Stabbing – Eon of Obscenity
Release Date: 30th January 2026
Label: Century Media
Bandcamp
Genre: Brutal Death Metal
FFO: Anal Stabwound, Defeated Sanity, Abominable Putridity.
Review By: Jeff Finch

Houston, Texas death metal stalwarts, Stabbing, have built their name on precision over excess, blending grindcore speed with punishing death metal heft. Rather than relying on gimmicky samples, droning guitar chugs, and/or drums that make St. Anger sound incredibly well produced, the Texas-based band focuses on tight songwriting and controlled aggression, making their brutality feel deliberate instead of cartoonish, letting the listener feel the brutality instead of having it force-fed to them (think disgusting horror samples). Eon of Obscenity finds them sounding more confident and refined than ever, nowhere near falling prey to a sophomore slump.

Eon of Obscenity is a showcase in restrained brutality, but brutality no less. Nothing here sounds overproduced, undercooked, or anywhere near self-parody. Every element is intentional, the violence hitting harder due to its laser focus, eliminating anything remotely close to filler. The band shifts seamlessly from unrelenting grind to thick, sludgy riffs, often before realization has even struck the listener. Opener Rotting Eternal, all minute and a half of it, lays out the album’s mission statement immediately: no filler, no buildup, just precision punishment, while Inhumane Torture Chamber stands out for its guitar work, hitting peak moments of controlled feedback where the tone feels physically wrenched apart without ever devolving into aimless noise.

Vocally, this might register as standard brutal death metal on the surface, but Bridget Lynch’s deep gutturals are exceptionally well executed. They’re perfectly balanced in the mix and function as a true instrument rather than just a layer on top of the chaos, sometimes dipping into growls that sounds like they’ve been run through a satanic filter, demonic and deeply unsettling, especially noticeable on Nauseating Composition. And I would be remiss if I didn’t mention the disgusting blegh dropped right into the middle of Their Melted Remains, a vocally generated stank face permanently etched on one’s countenance.
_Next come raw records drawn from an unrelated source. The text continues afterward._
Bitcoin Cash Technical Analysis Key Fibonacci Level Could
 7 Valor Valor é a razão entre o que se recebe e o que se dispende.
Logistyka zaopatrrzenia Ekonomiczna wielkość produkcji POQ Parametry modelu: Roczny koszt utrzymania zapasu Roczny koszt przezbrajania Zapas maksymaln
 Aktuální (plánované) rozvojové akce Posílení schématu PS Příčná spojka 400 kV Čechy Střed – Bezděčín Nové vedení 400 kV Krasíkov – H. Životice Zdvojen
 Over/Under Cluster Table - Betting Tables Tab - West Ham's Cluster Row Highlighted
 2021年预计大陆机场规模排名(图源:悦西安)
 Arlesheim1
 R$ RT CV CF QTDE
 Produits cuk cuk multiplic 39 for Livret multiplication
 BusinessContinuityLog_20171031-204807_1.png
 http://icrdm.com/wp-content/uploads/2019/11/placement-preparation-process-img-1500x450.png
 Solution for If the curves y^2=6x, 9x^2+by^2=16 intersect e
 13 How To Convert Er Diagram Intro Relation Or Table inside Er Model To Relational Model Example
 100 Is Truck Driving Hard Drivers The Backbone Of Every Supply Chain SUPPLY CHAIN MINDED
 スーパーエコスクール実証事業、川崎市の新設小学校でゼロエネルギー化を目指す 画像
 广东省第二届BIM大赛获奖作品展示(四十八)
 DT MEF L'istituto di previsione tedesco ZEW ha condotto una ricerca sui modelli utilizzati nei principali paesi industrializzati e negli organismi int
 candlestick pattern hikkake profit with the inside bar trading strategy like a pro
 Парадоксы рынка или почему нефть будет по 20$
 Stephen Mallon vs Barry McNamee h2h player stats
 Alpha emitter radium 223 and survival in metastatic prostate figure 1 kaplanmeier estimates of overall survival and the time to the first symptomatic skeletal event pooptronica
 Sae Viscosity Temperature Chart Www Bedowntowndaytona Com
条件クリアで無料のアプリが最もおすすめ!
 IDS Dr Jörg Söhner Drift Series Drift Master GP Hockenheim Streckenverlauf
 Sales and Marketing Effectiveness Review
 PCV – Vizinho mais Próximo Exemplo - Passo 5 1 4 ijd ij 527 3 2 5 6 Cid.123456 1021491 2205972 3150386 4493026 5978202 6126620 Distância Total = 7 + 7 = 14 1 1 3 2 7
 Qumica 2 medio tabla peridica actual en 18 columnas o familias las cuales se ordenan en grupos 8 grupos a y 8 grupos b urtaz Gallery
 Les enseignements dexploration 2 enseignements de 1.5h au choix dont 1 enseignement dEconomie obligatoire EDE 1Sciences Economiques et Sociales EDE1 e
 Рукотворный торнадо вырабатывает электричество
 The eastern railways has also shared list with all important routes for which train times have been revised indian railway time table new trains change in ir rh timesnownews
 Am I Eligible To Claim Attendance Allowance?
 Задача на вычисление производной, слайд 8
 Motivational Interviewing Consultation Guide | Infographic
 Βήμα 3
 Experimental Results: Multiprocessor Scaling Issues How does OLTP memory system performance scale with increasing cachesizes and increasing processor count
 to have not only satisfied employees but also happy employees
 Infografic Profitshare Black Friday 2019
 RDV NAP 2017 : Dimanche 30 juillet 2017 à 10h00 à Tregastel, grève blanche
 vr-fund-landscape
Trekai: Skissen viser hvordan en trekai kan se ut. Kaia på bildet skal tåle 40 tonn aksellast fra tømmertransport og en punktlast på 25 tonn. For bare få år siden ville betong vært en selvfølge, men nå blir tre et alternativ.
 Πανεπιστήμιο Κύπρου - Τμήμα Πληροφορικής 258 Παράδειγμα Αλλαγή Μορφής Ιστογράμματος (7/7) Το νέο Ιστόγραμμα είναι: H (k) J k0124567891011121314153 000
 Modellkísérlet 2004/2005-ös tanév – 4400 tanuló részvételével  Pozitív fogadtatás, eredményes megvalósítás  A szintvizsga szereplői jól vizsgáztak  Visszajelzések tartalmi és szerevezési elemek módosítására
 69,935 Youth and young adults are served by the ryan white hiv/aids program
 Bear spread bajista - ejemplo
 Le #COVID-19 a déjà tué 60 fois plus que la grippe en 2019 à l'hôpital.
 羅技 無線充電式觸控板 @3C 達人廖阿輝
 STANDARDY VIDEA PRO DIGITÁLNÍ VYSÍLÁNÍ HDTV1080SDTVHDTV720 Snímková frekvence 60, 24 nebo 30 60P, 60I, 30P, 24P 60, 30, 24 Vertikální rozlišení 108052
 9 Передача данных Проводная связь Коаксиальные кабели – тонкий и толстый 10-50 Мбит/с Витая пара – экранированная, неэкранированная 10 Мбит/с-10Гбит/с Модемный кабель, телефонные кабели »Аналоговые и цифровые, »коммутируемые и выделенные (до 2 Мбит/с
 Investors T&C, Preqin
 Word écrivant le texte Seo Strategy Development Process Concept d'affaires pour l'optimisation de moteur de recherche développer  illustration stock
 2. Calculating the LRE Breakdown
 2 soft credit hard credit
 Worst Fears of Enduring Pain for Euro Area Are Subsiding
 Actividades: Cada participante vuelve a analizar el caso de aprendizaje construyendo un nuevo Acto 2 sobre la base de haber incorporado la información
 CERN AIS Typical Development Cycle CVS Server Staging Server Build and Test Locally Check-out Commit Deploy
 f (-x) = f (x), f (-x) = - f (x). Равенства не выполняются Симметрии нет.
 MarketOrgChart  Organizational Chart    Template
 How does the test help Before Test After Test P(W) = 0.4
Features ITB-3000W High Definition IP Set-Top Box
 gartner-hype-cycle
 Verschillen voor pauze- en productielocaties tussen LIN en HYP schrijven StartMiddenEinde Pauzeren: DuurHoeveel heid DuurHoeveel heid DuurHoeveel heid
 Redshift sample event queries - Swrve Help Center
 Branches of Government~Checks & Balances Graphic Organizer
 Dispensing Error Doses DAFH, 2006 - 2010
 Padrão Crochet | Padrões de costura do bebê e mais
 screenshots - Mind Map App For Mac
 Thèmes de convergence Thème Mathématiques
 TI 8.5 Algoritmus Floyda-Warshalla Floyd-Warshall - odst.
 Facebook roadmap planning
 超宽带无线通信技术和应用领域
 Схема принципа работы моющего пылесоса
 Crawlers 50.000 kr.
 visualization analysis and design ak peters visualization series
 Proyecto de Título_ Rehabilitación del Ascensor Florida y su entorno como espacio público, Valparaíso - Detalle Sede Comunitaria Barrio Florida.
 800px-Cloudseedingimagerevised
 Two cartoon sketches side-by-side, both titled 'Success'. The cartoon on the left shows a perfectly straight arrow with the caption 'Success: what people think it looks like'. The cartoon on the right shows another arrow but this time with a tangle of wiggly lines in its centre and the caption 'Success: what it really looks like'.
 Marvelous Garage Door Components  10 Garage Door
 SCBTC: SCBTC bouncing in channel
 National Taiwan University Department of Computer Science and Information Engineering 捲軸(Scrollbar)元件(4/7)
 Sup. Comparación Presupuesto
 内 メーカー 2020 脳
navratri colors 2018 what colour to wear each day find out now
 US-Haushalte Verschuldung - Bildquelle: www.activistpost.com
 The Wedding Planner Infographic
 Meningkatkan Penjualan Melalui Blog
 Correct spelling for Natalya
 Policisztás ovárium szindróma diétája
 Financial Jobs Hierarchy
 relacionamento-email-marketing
The snare is also worth noting, because what would brutal death metal be without that playground dodgeball. While there are brief flashes of that familiar St. Anger tin-can snap common to the genre, it only appears in quick bursts. When it drops out, the snare lands with far more power, reinforcing how deliberate the production choices are across the board and how the band isn’t interested in falling into genre clichés.

Eon of Obscenity doesn’t try to reinvent brutal death metal, its purpose is to refine. Focused, vicious, and disciplined, this is a record that understands exactly what it wants to be and never gets in its own way or oversteps its own violence. This will be a hard one to top in the genre for 2026.